=== Work instructions ===
Write out exactly the lines running from the one that contains "What is the distance at which (72,104)" through the end of the material.

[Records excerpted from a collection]
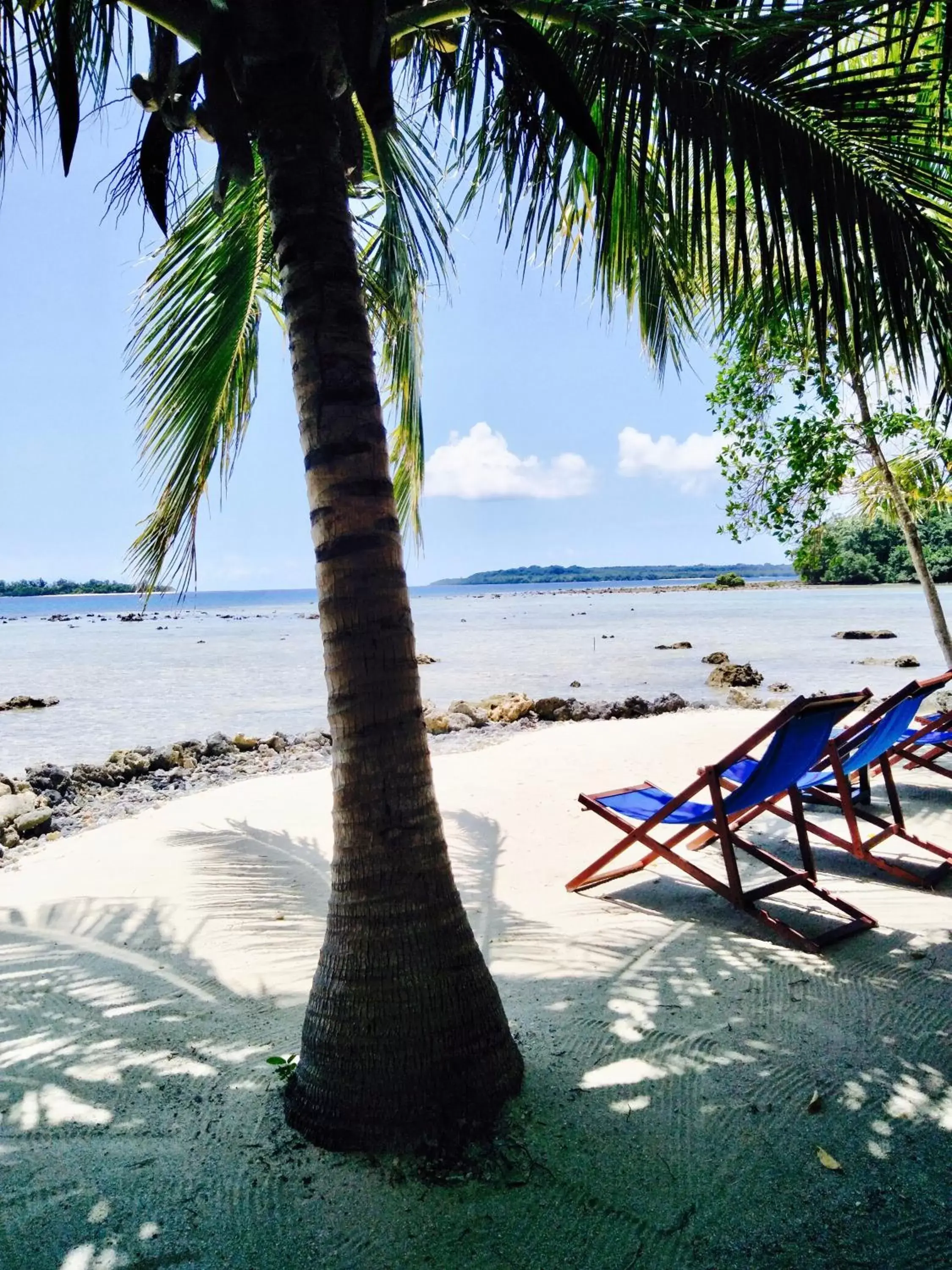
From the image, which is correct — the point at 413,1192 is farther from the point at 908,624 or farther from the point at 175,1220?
the point at 908,624

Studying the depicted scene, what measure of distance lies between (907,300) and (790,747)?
1.78m

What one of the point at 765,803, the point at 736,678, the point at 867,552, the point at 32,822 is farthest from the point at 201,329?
the point at 867,552

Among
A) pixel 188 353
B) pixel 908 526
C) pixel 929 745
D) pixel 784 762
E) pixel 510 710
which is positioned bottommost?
pixel 510 710

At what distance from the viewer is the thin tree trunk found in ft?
25.5

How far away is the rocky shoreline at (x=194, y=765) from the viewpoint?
271 inches

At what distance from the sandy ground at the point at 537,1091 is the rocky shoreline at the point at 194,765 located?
214 cm

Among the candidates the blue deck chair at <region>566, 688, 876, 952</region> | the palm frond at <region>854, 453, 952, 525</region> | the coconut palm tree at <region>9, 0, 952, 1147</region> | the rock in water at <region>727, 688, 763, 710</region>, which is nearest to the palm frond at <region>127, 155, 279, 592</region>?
the coconut palm tree at <region>9, 0, 952, 1147</region>

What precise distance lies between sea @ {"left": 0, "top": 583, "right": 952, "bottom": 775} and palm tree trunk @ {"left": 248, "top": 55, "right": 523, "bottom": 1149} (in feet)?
8.92

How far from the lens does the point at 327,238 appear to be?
7.08 ft

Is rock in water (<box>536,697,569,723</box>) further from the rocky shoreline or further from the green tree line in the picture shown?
the green tree line

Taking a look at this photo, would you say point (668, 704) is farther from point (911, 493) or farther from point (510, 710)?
point (911, 493)

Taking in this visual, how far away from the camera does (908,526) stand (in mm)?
8211

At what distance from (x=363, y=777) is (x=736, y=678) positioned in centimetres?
1405

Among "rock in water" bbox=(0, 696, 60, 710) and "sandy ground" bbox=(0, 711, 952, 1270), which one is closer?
"sandy ground" bbox=(0, 711, 952, 1270)
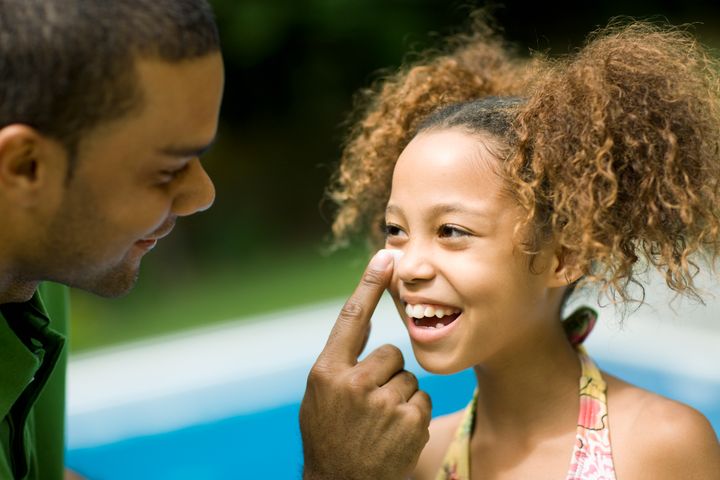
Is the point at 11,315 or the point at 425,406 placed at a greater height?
the point at 11,315

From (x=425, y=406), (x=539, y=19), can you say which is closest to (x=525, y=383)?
(x=425, y=406)

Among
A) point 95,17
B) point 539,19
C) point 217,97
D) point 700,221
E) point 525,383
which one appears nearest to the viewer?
point 95,17

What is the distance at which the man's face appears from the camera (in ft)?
6.21

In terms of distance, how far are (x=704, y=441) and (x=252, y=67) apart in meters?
5.73

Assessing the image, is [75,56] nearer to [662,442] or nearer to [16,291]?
[16,291]

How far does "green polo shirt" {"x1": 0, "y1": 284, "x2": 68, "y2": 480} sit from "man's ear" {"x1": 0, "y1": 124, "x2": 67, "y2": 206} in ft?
1.28

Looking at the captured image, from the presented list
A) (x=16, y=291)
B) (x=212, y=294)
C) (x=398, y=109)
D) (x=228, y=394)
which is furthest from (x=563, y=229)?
(x=212, y=294)

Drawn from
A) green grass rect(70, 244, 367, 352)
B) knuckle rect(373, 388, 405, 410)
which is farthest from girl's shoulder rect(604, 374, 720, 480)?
green grass rect(70, 244, 367, 352)

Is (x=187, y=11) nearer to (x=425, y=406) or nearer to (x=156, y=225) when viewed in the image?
(x=156, y=225)

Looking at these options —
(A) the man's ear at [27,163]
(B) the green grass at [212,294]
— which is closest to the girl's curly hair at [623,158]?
(A) the man's ear at [27,163]

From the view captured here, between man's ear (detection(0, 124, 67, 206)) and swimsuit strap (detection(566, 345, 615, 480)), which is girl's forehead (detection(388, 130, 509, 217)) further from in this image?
man's ear (detection(0, 124, 67, 206))

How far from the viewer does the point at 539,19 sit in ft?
24.0

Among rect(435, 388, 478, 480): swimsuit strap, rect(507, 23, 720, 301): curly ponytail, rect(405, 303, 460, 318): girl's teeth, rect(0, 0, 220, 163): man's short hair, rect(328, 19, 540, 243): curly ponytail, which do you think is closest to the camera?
rect(0, 0, 220, 163): man's short hair

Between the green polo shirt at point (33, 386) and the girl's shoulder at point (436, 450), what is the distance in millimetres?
913
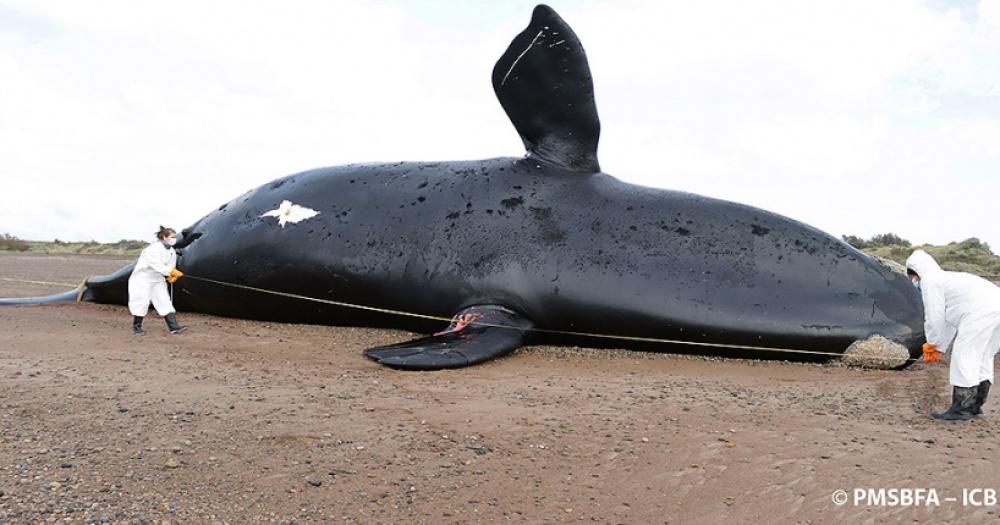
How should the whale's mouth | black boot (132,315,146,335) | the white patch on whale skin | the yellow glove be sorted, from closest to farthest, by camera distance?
the yellow glove, the whale's mouth, black boot (132,315,146,335), the white patch on whale skin

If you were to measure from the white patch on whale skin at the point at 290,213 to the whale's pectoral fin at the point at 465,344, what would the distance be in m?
2.63

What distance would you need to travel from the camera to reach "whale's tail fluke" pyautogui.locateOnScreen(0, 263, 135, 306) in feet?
35.9

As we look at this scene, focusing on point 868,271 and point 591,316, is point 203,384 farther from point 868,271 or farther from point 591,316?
point 868,271

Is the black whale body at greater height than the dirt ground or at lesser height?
greater

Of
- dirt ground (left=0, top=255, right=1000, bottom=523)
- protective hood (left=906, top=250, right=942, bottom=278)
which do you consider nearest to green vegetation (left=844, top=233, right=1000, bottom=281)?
protective hood (left=906, top=250, right=942, bottom=278)

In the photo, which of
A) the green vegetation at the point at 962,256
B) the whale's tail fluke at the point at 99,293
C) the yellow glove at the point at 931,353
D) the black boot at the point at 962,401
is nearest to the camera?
the black boot at the point at 962,401

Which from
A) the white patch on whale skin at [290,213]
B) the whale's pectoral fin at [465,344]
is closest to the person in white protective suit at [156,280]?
the white patch on whale skin at [290,213]

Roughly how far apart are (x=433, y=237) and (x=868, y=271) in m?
4.70

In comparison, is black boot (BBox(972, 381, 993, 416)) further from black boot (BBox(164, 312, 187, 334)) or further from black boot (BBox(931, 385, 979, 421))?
black boot (BBox(164, 312, 187, 334))

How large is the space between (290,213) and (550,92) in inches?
141

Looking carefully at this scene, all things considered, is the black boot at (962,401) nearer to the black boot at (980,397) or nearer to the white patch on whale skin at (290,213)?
the black boot at (980,397)

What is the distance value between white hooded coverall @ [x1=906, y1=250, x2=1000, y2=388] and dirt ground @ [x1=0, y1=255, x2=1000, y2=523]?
0.36 meters

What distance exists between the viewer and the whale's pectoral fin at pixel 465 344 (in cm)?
664

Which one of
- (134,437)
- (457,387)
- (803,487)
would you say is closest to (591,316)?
(457,387)
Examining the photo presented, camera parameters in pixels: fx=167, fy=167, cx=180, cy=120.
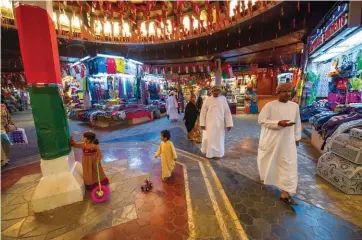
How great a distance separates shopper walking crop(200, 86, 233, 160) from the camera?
4.29 metres

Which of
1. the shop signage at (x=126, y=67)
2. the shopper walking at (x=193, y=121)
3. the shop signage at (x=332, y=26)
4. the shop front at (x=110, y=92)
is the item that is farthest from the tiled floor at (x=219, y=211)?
the shop signage at (x=126, y=67)

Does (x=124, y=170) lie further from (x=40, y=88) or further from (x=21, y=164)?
(x=21, y=164)

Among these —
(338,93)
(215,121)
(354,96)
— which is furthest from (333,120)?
(338,93)

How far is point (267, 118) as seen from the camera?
108 inches

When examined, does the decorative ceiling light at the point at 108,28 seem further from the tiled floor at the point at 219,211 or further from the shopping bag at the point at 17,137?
the tiled floor at the point at 219,211

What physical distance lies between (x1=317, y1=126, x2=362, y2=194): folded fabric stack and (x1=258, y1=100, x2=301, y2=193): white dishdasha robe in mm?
1101

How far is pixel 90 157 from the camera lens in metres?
2.91

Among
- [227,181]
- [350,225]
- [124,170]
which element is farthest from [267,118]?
[124,170]

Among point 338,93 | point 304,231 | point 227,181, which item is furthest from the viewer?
point 338,93

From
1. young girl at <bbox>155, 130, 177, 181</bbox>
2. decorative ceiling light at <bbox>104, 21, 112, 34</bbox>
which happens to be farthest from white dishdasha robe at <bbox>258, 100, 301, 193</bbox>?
decorative ceiling light at <bbox>104, 21, 112, 34</bbox>

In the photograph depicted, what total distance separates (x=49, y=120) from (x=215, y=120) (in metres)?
3.37

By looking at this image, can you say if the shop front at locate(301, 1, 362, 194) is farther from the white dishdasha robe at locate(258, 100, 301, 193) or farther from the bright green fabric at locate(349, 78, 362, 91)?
the white dishdasha robe at locate(258, 100, 301, 193)

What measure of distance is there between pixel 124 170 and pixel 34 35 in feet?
9.52

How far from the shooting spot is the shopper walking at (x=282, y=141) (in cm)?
252
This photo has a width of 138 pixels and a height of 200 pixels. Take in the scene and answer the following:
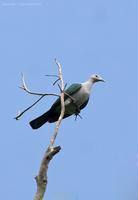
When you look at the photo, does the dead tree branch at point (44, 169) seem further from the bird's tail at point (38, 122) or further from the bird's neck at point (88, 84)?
the bird's neck at point (88, 84)

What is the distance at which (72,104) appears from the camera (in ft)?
41.6

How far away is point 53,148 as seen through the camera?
9.34 m

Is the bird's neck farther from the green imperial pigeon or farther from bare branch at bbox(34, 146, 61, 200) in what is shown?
bare branch at bbox(34, 146, 61, 200)

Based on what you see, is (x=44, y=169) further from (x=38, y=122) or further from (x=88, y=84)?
(x=88, y=84)

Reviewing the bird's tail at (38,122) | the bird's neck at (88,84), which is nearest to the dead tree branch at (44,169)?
the bird's tail at (38,122)

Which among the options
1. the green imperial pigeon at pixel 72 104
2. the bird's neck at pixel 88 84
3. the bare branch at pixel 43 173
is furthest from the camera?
the bird's neck at pixel 88 84

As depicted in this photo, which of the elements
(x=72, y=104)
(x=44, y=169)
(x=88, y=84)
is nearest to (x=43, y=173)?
Result: (x=44, y=169)

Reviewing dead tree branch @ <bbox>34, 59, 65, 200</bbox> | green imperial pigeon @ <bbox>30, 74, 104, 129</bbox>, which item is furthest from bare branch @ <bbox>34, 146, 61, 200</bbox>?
green imperial pigeon @ <bbox>30, 74, 104, 129</bbox>

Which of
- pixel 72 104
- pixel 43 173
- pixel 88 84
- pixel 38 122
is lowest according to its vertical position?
pixel 43 173

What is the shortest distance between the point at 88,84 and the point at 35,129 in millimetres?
1492

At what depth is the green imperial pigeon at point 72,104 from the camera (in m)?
12.5

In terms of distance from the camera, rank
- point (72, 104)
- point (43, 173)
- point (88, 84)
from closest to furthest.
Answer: point (43, 173)
point (72, 104)
point (88, 84)

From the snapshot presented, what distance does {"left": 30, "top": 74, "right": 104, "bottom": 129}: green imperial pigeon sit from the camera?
41.1 feet

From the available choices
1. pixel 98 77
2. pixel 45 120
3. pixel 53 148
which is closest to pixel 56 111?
pixel 45 120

=== The response ===
What is the distance at which (72,104) appears from the camera (in ft)?
41.6

How far away is point 53,148 as seen through the camera?
9.34 m

Is the bird's neck farther from the green imperial pigeon or farther from bare branch at bbox(34, 146, 61, 200) in what is shown?
bare branch at bbox(34, 146, 61, 200)

Based on what you see, is (x=44, y=169) further from (x=38, y=122) or further from (x=88, y=84)?
(x=88, y=84)

Reviewing the bird's tail at (38,122) | the bird's neck at (88,84), which is nearest to the dead tree branch at (44,169)?
the bird's tail at (38,122)

Which among the options
1. the green imperial pigeon at pixel 72 104
2. the bird's neck at pixel 88 84
3. the bare branch at pixel 43 173
is furthest from the camera?
the bird's neck at pixel 88 84

As depicted in this photo, which of the elements
(x=72, y=104)
(x=44, y=169)
(x=88, y=84)
is nearest to (x=43, y=173)?
Result: (x=44, y=169)

Reviewing dead tree branch @ <bbox>34, 59, 65, 200</bbox> | green imperial pigeon @ <bbox>30, 74, 104, 129</bbox>, which item is furthest from bare branch @ <bbox>34, 146, 61, 200</bbox>?
green imperial pigeon @ <bbox>30, 74, 104, 129</bbox>

Which of
- pixel 72 104
- pixel 43 173
- pixel 88 84
- pixel 38 122
is lowest according to its vertical position?
pixel 43 173

What is the shortest distance between the point at 88,84 and the point at 35,129 in millimetres?
1492

At what depth is the green imperial pigeon at point 72,104 from the camera (in m)?
12.5

In terms of distance from the camera, rank
- point (72, 104)
- point (43, 173)
- point (88, 84)
from closest to furthest.
Answer: point (43, 173)
point (72, 104)
point (88, 84)

From the snapshot presented, what distance does {"left": 30, "top": 74, "right": 104, "bottom": 129}: green imperial pigeon sit from the camera?
41.1 feet

From the available choices
1. pixel 98 77
2. pixel 45 120
3. pixel 53 148
which is closest to pixel 56 111?
pixel 45 120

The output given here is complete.